• **PASAJE MOSTRADO**
╭──

Trump se ha excedido, además, en el empleo politiquero de la Biblia. El pasado 1ro. de junio ordenó que desplazaran a los manifestantes antirracistas para atravesar un parque a pie, llegar a la iglesia de Saint John y «sostener en alto una Biblia frente a las cámaras, como una especie de trofeo de campeonato», según ironizó un periodista.
Mariann Budde, la obispo de la diócesis episcopal de Washington, declaró: «Fue traumático y profundamente ofensivo. Algo sagrado fue utilizado incorrectamente para un gesto político».
El pasado viernes, en la Florida, en el Centro de Adoración Iglesia Doral Jesús, refugio de terroristas, en un mitin vergonzoso donde evitó hablar de la catástrofe sanitaria, Trump mezcló enemigos internos y externos bajo la palabra «maldita» de socialismo. Los demócratas, dijo, están junto a los que derriban estatuas. Y los acusó de querer hacer lo mismo con las efigies de Jesucristo.

╰──

• **DATOS MOSTRADOS**

╭──

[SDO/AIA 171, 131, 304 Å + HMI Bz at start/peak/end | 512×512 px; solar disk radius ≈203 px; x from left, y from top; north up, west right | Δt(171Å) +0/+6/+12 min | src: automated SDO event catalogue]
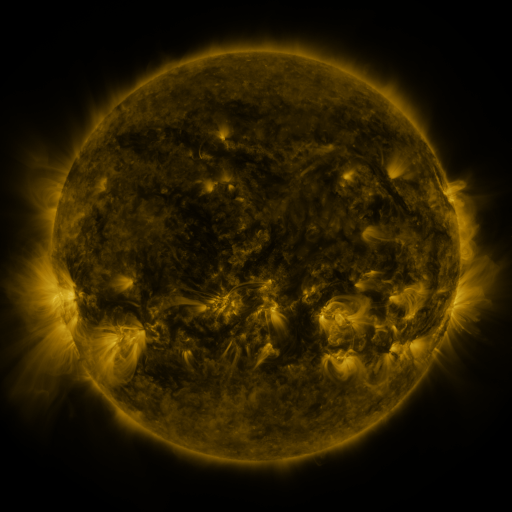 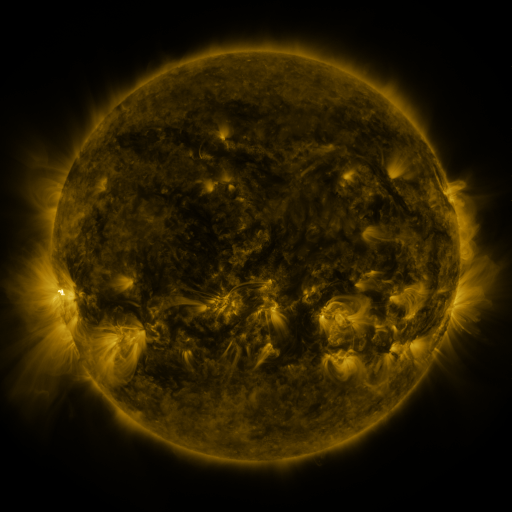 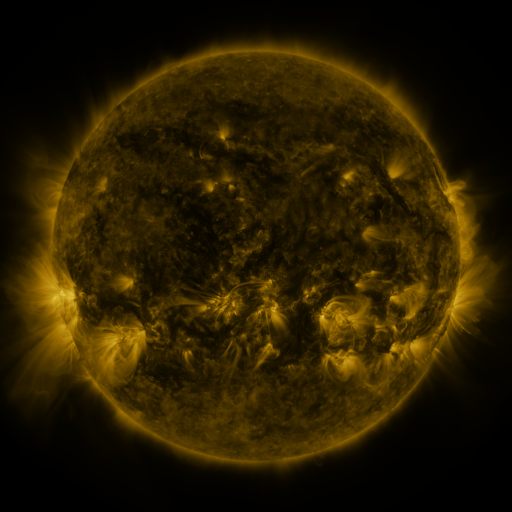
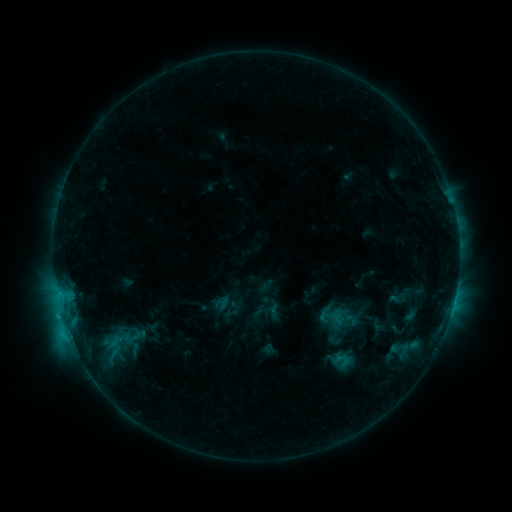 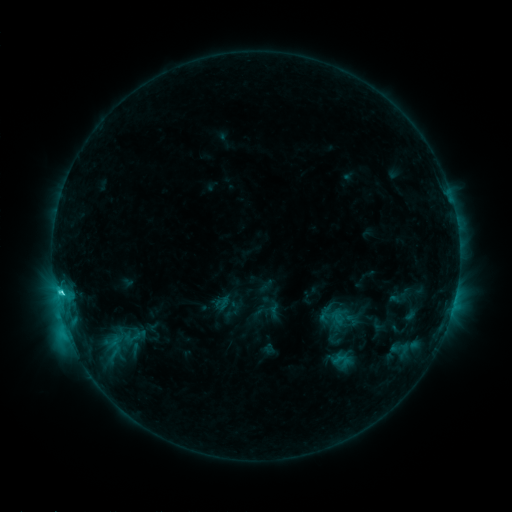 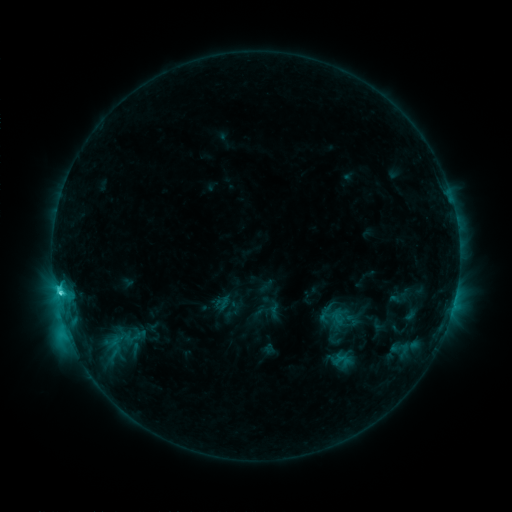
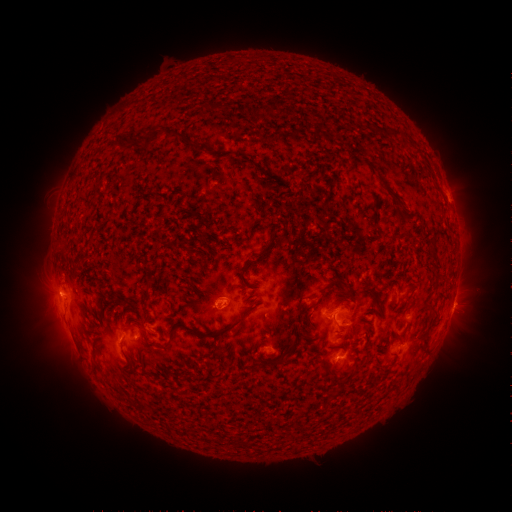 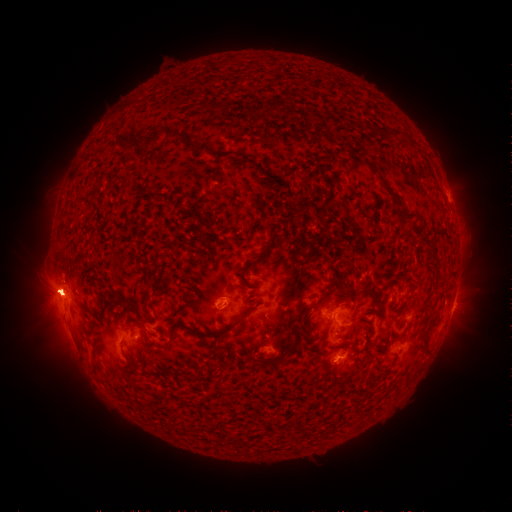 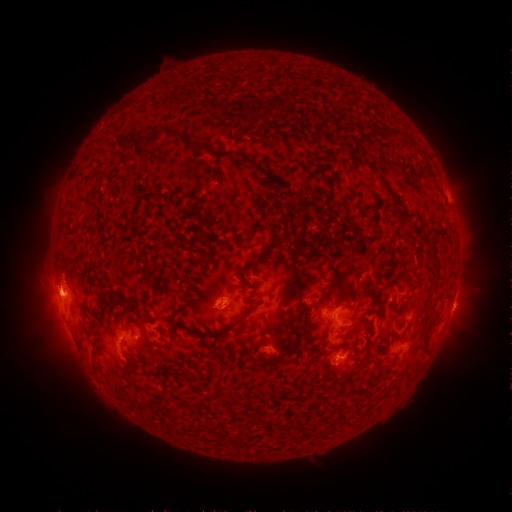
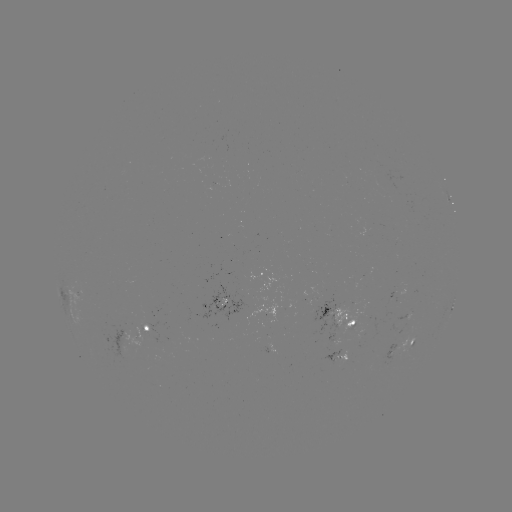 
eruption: <bbox>0, 249, 134, 344</bbox>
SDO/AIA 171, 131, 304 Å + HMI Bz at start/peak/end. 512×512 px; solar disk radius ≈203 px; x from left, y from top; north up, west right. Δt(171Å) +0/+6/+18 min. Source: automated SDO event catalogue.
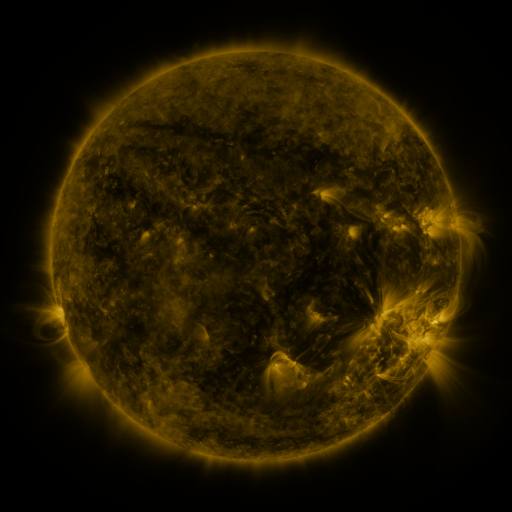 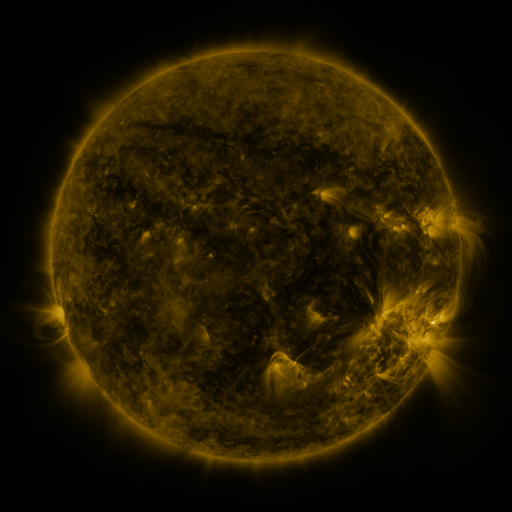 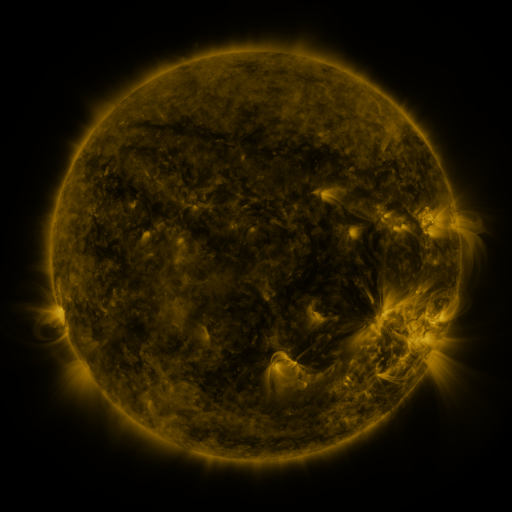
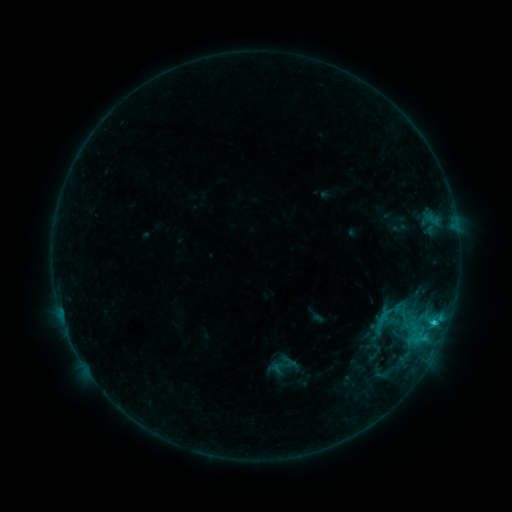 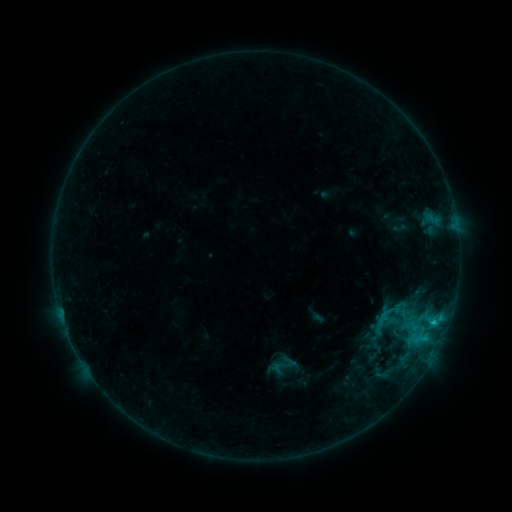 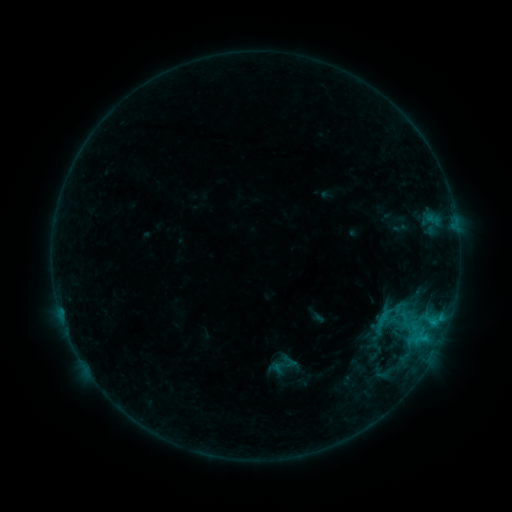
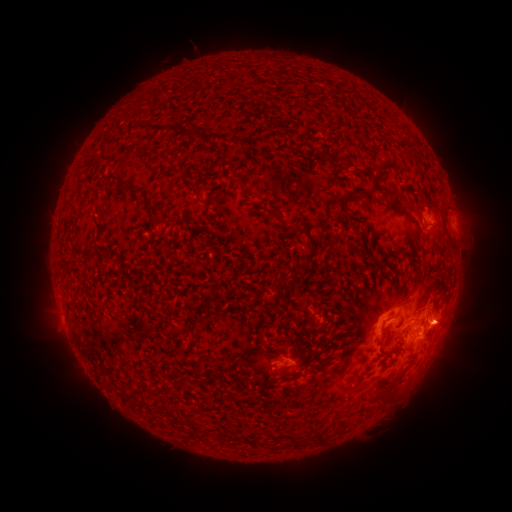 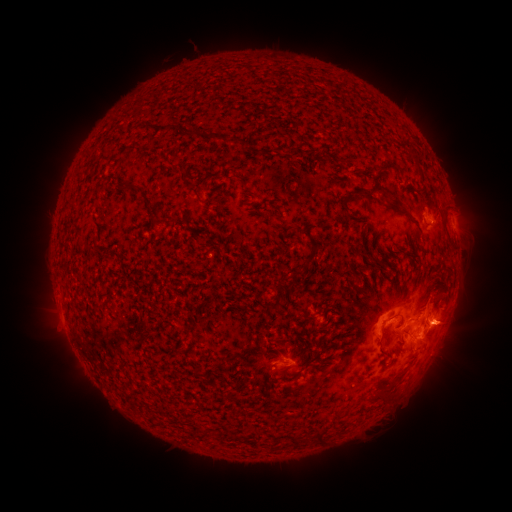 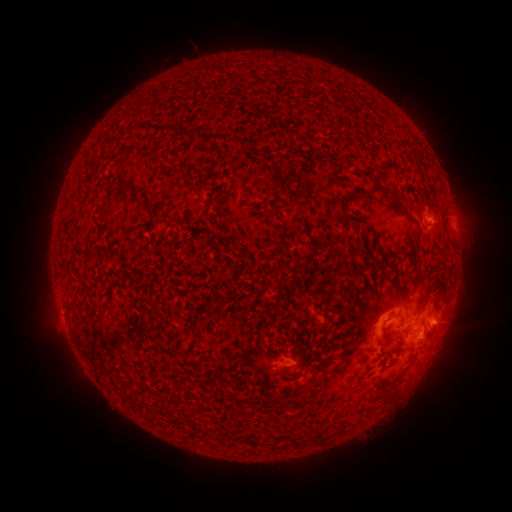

╰──

• **TAREAS**
a. ¿Puedes transcribir del texto sobre Trump y la Biblia el fragmento que comienza en "El pasado viernes, en" y termina en "efigies de Jesucristo."?
b. ¿Podrías retomar el texto sobre Trump y el uso político de la Biblia justo donde se detiene y seguir escribiéndolo?

• **RESPUESTAS ESCRITAS**
a.
El pasado viernes, en la Florida, en el Centro de Adoración Iglesia Doral Jesús, refugio de terroristas, en un mitin vergonzoso donde evitó hablar de la catástrofe sanitaria, Trump mezcló enemigos internos y externos bajo la palabra «maldita» de socialismo. Los demócratas, dijo, están junto a los que derriban estatuas. Y los acusó de querer hacer lo mismo con las efigies de Jesucristo.

b.
Un cristiano evangélico de origen cubano llegó a expresar que Trump es «un elegido de Dios» para frenar la amenaza comunista en EEUU.
Recordemos que en la campaña de 2016 este «elegido» utilizó un lenguaje inquisitorial para referirse a Sanders y a Hillary Clinton: «Él hizo un pacto con el diablo. Ella es el diablo». Es el tipo de insulto medieval que utilizaron en 1925 los pobladores de Dayton para atacar a Scopes y a Darwin.